Отвечает им Василий Буслаевич:
– Моё нынешнее гулянье не лихое и не охотное. Смолоду мною много побито, пограблено – под старость надо душу спасти. А не скажете мне прямого пути до Иерусалима-города?
Говорят ему гости-корабельщики:
– Прямым путём в Иерусалим бежать тебе семь недель. Окольной дорогой – полтора годика. Купцы идут окольной дорогой – а всё оттого, что на синем море стоит остров, на нём крепкая застава. Там ни много ни мало – целых три тысячи разбойников. Грабят они купеческие ладьи, разбивают червлёные корабли. Но то ещё не вся беда. Перед разбойничьим островом лежит в море пустая гора, на горе – богатырская могила, на могиле – камень. Кто у камня начнёт тешиться, забавляться, вдоль него скакать, сложит там свою голову.
Говорит Василий Буслаевич:
– Я не верую ни в сон, ни в чох, ни в птичий грай, а верую лишь в крепкую дубину. Бегите-ка вы, ребята, своим путём, а я своим путём побегу.
Идут молодцы дальше по синему морю, никуда не сворачивая. Завидел Василий в море высокую гору, велит пристать к пустому берегу. В гору поднимается – за ним дружина поспешает. Как поднялись они на середину пути, глядят: лежит человеческий череп. Пнул Василий пустую голову, скатилась она с дороги на обочину.
Всё бы ничего, да вдруг заговорила пустая голова:
– Здрав будь, добрый молодец Василий Буслаевич! Ты к чему меня пинаешь? Я ведь молодец не хуже тебя был. Давно здесь валяюсь, на горе Сорочинской, а где мне валяться, там лежать и голове Васильевой.
Василий говорит:
– Или, голова, из тебя враг вещает, или нечистый дух!
Плюнул он и прочь пошёл. Поднялся на гору, а на самой её вершине лежит камень: в вышину три печатные сажени, в длину – всего-то три аршина с четвертью. На том камне вот что понаписано: «Кто у камня станет тешиться, вдоль него скакать, сложит свою буйную голову».

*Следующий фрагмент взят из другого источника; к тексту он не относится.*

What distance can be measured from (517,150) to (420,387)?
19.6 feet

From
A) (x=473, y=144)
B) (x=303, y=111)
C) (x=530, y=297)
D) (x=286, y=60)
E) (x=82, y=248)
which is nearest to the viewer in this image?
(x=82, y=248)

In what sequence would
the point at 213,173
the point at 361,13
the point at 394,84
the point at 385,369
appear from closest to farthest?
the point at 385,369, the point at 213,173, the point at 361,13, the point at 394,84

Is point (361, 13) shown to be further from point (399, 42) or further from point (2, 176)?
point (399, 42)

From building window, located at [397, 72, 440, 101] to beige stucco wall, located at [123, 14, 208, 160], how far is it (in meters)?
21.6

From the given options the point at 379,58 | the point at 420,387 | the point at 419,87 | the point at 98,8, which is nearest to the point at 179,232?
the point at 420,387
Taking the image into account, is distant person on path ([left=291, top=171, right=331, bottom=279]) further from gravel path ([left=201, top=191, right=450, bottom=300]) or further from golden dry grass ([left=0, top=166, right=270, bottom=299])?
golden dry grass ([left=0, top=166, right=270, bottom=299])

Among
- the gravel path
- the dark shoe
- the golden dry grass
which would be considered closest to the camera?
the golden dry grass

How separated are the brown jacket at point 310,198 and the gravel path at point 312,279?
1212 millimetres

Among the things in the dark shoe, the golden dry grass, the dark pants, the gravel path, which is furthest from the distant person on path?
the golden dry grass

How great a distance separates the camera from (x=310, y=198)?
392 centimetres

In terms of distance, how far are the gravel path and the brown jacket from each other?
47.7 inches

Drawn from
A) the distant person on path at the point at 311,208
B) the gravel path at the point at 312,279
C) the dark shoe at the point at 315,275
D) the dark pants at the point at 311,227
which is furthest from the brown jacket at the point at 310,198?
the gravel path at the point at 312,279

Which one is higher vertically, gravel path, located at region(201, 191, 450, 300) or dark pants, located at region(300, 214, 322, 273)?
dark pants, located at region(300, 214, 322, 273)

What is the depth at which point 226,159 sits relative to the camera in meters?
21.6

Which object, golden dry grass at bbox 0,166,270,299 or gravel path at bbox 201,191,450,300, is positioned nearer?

Не поверил Василий, посмеялся над надписью. Стали его молодцы забавляться, поперёк камня поскакивать – правда, вдоль скакать не решились.
Натешившись, пошли Васька с дружиной с Сорочинской горы, оттолкнули от неё свой червлёный корабль, подняли полотняные паруса, побежали по синему морю.
Набежал их корабль на остров, стоят там на пристани три тысячи разбойников со своими атаманами. Только Васька их не боится: сходни бросает прямо на крутой бережок, из корабля выскакивает, своей дубиной подпирается. Нагнал он страху на удалых разбойничков. Говорят их атаманы:
– Живём мы здесь сорок лет, а такого страха ещё не видывали. По полёту видать ясного сокола! По походке видать доброго молодца! Здрав будь, Василий Буслаевич! Милости просим за единый стол хлеба с нами кушать.